PT quer tributar contribuintes com patrimônio líquido acima de R$ 10,98 milhões

Cerca de 10 mil famílias seriam atingidas pela nova contribuição, ou 0,04% das pessoas que declararam IR em 2007

SÃO PAULO – O Partido dos Trabalhadores quer incluir na discussão da reforma tributária a taxação sobre grandes fortunas.
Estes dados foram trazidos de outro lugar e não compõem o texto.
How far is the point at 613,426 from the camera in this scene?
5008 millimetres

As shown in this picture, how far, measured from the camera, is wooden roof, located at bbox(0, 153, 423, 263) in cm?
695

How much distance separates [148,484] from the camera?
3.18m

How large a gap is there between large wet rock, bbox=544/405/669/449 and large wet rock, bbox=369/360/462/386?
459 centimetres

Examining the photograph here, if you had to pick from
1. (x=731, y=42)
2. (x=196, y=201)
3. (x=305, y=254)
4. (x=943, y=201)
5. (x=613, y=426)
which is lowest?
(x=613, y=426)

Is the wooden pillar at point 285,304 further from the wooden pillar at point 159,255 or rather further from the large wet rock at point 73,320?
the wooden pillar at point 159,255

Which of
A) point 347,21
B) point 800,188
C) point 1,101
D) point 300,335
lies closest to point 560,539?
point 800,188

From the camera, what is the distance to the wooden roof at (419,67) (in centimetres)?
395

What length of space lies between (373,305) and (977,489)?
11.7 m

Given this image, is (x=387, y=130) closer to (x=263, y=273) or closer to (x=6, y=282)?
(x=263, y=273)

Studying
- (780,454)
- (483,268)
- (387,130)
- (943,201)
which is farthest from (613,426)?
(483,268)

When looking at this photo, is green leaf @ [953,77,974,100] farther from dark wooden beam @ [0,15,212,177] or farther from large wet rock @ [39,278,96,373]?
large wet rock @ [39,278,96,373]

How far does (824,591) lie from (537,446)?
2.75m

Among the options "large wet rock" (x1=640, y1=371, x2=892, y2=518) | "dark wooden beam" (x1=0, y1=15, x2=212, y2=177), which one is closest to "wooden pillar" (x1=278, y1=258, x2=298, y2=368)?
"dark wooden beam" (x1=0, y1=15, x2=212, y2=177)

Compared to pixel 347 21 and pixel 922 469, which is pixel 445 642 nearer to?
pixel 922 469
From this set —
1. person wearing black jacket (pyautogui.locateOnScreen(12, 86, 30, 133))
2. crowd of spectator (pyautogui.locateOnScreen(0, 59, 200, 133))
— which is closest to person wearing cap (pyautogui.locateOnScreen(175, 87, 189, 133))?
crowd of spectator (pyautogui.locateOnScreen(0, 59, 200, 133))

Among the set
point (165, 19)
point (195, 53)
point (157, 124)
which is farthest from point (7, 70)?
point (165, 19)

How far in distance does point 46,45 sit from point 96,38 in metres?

De acordo com o líder do PT na Câmara, deputado Maurício Rands (PE), o partido vai propor a modificação da proposta de reforma em tramitação na Casa para que os contribuintes mais ricos do País tenham de pagar uma nova contribuição.

Segundo a Agência Câmara, a Contribuição Social Anual sobre Grandes Fortunas atingiria as pessoas físicas com patrimônio líquido superior a oito mil vezes o limite de isenção do Imposto de Renda – hoje em R$ 1.372,81 – , o equivalente a pouco mais R$ 10,980 milhões.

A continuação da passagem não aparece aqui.